What is needed:
When you output the entries, begin with the first line and end with the line containing "scientific name: Petroica australis", keeping each line exactly as it is.

Material to process:

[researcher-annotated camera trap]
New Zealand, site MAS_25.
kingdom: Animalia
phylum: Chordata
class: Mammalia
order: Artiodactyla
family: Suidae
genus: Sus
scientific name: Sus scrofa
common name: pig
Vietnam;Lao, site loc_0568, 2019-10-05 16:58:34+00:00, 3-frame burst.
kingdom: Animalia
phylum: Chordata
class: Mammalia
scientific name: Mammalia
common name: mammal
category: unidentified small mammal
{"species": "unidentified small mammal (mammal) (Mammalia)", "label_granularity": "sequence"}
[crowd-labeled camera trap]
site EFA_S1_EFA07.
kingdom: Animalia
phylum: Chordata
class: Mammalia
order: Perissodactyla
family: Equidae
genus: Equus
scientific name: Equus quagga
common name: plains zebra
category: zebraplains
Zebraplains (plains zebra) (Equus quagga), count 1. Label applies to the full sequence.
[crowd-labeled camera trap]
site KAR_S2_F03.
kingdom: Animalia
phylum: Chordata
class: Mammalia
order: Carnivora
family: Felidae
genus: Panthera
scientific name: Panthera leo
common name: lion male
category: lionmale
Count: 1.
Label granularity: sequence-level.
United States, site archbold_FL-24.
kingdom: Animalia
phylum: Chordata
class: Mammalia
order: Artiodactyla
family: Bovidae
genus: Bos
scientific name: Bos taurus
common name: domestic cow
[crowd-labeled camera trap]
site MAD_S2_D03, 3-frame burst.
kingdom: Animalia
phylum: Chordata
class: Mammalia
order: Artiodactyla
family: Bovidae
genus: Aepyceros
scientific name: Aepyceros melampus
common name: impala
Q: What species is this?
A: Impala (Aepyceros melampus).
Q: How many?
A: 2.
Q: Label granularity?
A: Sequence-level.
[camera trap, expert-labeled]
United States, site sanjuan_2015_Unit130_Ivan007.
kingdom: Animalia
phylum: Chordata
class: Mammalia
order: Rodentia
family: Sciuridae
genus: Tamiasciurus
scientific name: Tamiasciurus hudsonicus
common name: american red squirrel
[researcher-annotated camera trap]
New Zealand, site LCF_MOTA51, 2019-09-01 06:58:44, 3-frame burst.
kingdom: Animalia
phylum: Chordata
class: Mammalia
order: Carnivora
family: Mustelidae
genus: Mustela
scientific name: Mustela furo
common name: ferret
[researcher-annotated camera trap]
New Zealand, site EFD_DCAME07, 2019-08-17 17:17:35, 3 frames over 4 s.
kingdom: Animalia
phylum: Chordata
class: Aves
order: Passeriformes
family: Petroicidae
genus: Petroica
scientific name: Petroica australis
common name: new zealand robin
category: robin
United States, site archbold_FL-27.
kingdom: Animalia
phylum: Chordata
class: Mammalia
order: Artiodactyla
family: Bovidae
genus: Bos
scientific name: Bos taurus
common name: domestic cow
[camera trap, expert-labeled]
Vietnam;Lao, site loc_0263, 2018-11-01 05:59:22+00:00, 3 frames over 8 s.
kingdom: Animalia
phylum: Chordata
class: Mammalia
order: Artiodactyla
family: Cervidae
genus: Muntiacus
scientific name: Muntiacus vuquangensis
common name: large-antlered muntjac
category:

Solution to the problem:
[researcher-annotated camera trap]
New Zealand, site MAS_25.
kingdom: Animalia
phylum: Chordata
class: Mammalia
order: Artiodactyla
family: Suidae
genus: Sus
scientific name: Sus scrofa
common name: pig
Vietnam;Lao, site loc_0568, 2019-10-05 16:58:34+00:00, 3-frame burst.
kingdom: Animalia
phylum: Chordata
class: Mammalia
scientific name: Mammalia
common name: mammal
category: unidentified small mammal
{"species": "unidentified small mammal (mammal) (Mammalia)", "label_granularity": "sequence"}
[crowd-labeled camera trap]
site EFA_S1_EFA07.
kingdom: Animalia
phylum: Chordata
class: Mammalia
order: Perissodactyla
family: Equidae
genus: Equus
scientific name: Equus quagga
common name: plains zebra
category: zebraplains
Zebraplains (plains zebra) (Equus quagga), count 1. Label applies to the full sequence.
[crowd-labeled camera trap]
site KAR_S2_F03.
kingdom: Animalia
phylum: Chordata
class: Mammalia
order: Carnivora
family: Felidae
genus: Panthera
scientific name: Panthera leo
common name: lion male
category: lionmale
Count: 1.
Label granularity: sequence-level.
United States, site archbold_FL-24.
kingdom: Animalia
phylum: Chordata
class: Mammalia
order: Artiodactyla
family: Bovidae
genus: Bos
scientific name: Bos taurus
common name: domestic cow
[crowd-labeled camera trap]
site MAD_S2_D03, 3-frame burst.
kingdom: Animalia
phylum: Chordata
class: Mammalia
order: Artiodactyla
family: Bovidae
genus: Aepyceros
scientific name: Aepyceros melampus
common name: impala
Q: What species is this?
A: Impala (Aepyceros melampus).
Q: How many?
A: 2.
Q: Label granularity?
A: Sequence-level.
[camera trap, expert-labeled]
United States, site sanjuan_2015_Unit130_Ivan007.
kingdom: Animalia
phylum: Chordata
class: Mammalia
order: Rodentia
family: Sciuridae
genus: Tamiasciurus
scientific name: Tamiasciurus hudsonicus
common name: american red squirrel
[researcher-annotated camera trap]
New Zealand, site LCF_MOTA51, 2019-09-01 06:58:44, 3-frame burst.
kingdom: Animalia
phylum: Chordata
class: Mammalia
order: Carnivora
family: Mustelidae
genus: Mustela
scientific name: Mustela furo
common name: ferret
[researcher-annotated camera trap]
New Zealand, site EFD_DCAME07, 2019-08-17 17:17:35, 3 frames over 4 s.
kingdom: Animalia
phylum: Chordata
class: Aves
order: Passeriformes
family: Petroicidae
genus: Petroica
scientific name: Petroica australis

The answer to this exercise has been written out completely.